Do you ever dream about your characters? Or other people’s?

To the best of my recollection, I have never dreamed about my characters. Nor about anyone else’s characters.

Most of the people populating my dreams are real—family members, friends, people I’ve met, people I’ve seen in movies or on TV (the actors, not the characters they play, weirdly).colored spiral

Some people like to analyze dreams, putting a lot of stock in what they mean. I’m not one of those people. I believe that dreams are simply a way for my subconscious to blow off a little steam (or a lot of steam, depending on the dream). I don’t think I’d make a very good subject for a psychology experiment.

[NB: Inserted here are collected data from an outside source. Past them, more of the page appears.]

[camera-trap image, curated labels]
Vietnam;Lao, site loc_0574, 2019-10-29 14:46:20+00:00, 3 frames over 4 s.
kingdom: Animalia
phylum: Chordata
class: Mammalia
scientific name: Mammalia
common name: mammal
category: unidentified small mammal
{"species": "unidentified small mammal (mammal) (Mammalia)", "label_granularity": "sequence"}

That’s not to say that my nighttime slumbering isn’t ever productive. Sometimes I will cadge a bit of dialogue from a dream and try to work it into something I’m writing. Like Tracy described in her post yesterday, I’ll wake up, scribble a few ephemeral snatches of something witty or clever on a piece of paper on my nightstand. In the morning, I’m disappointed when it reads, “Mfxxth Strxtmet. WACHNRVPQ!”

Also, on occasion, I’ll get an idea in the middle of the night. When I was at Sleuthfest last year, I woke up one morning at 4 a.m. with a mostly-fully-formed concept for a thriller with a dynamite premise.

Maybe I should take a nap now. I could use another great idea!